Familial hypocalciuric hypercalcaemia FHH is a rare autosomal dominant disorder characterized by moderate hypercalcaemia and relative hypocalciuria, namely the urinary calcium excretion is low in relationship to the increased levels of serum calcium and renal calcium load. The reported prevalence of the disease is about 1 in 78 000 individuals, but it is probably underestimated, because of the subclinical picture and misdiagnosis. FHH is due to a genetic disorder associated in the most cases with a loss- of- function mutation in the calcium- sensing receptor (CaSR) gene. This accounts for lower sensitivity to the inhibitory effect of serum Ca2+ on the parathyroid synthesis, secretion of PTH and increased renal tubular reabsorption of calcium. Patients are generally asymptomatic. The diagnosis should be considered in asymptomatic patients with mild- to- moderate hypercalcaemia and inappropriately normal or slightly increased PTH levels. The clue for the diagnosis of FHH is the finding of a calcium to creatinine clearance ratio, less than 0.01 (in patients with PHPT this ratio is usually above 0.02– 0.03). Vitamin D deficiency, if present, should be corrected before urine collection. Laboratory testing (serum and urinary calcium) in relatives may be of value for supporting the diagnosis, which should be confirmed by genetic testing. It is important to remember that FHH is extremely rare as compared with PHPT and therefore in equivocal cases the latter diagnosis is the most likely one.
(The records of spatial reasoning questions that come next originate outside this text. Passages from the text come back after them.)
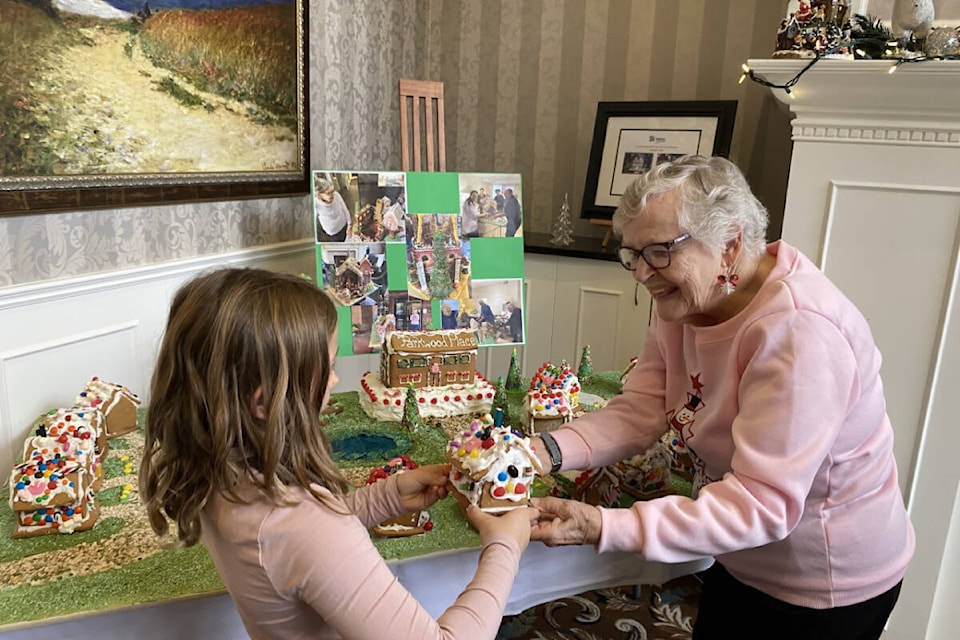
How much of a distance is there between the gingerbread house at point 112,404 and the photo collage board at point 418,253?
70 cm

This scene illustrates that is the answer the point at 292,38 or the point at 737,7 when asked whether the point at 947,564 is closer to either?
the point at 737,7

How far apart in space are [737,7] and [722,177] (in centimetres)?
219

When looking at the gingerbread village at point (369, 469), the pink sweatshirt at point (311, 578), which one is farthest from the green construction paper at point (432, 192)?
the pink sweatshirt at point (311, 578)

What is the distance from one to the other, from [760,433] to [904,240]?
4.01ft

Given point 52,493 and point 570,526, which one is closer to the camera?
point 570,526

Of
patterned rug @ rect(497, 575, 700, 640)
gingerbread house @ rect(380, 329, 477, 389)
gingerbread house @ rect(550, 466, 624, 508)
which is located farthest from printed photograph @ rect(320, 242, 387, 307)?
patterned rug @ rect(497, 575, 700, 640)

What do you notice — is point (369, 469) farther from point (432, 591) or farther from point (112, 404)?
point (112, 404)

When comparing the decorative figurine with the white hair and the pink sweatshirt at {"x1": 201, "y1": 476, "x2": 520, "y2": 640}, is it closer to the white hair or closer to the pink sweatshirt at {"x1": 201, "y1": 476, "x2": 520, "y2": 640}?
the white hair

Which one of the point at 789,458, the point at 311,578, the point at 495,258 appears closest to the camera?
the point at 311,578

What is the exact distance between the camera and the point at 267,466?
90cm

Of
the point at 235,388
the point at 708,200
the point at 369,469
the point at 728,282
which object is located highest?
the point at 708,200

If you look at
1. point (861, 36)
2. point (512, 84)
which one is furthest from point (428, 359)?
point (512, 84)

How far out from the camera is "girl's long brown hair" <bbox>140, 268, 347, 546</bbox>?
89 centimetres

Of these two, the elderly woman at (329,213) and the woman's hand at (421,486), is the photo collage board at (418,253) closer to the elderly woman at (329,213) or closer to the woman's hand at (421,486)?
the elderly woman at (329,213)
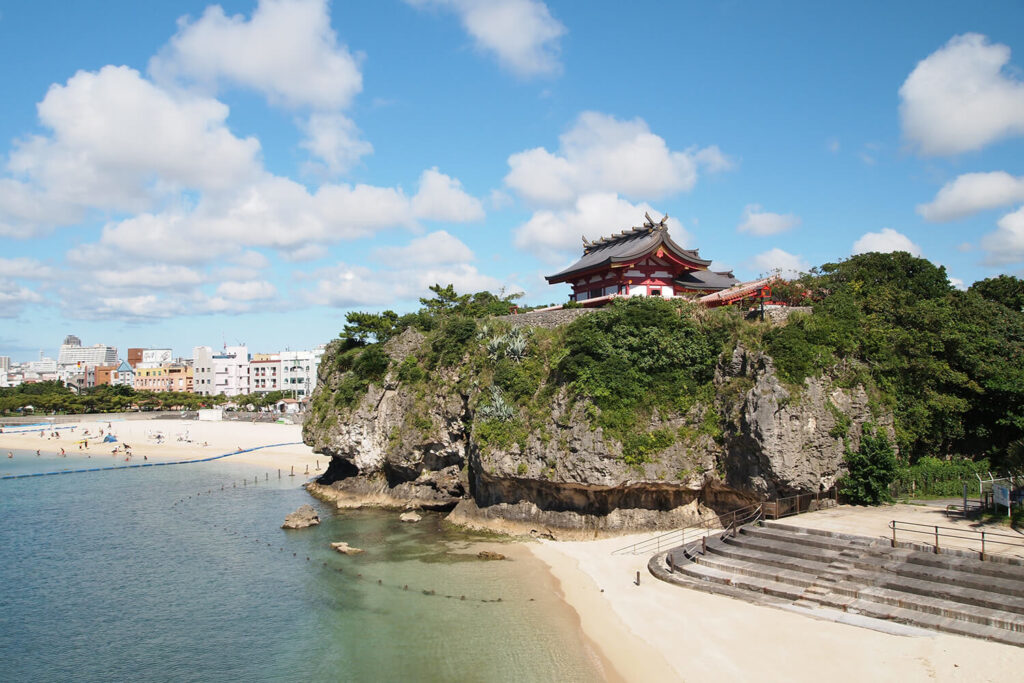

Authentic ectopic secretion of PTH. Since 1990 rare cases of patients with malignancies were reported, in whom hypercalcaemia was associated with authentic PTH secretion by the tumours. Streweler et al. for the first time described a patient with a neuroectodermal neck tumour shown to produce intact PTH [25]. Circulating PTH levels are usually particularly high in patients with a true intact PTH ectopic secretion. In the last 20 years 32 articles describing authentic ectopic secretion of PTH have been published. PTH secreting tumours can be found in the neck (medullary and papillary thyroid carcinoma, cervical paraganglioma, nasopharyngeal rhabdomyosarcoma, squamous tonsil carcinoma), in the thorax (lung carcinoma, thymoma), and in the gastrointestinal tract and pelvis (hepatocarcinoma, pancreatic adenocarcinoma, oesophageal carcinoma, pancreatic islet carcinoma, ovarian carcinoma, adenosquamous endometrium carcinoma). Ectopic PTH secretion should be considered when moderate- to- severe hypercalcaemia is found in a cancer patient, particularly if associated with high levels of PTH. When hypercalcaemia is mild, the diagnosis of PHPT, which is much more common than ectopic PTH secretion, should be considered, and therefore we cannot exclude that these two conditions may coexist in the same patient. Neck imaging studies and selective venous blood sampling for PTH measurement may be of help in selected cases.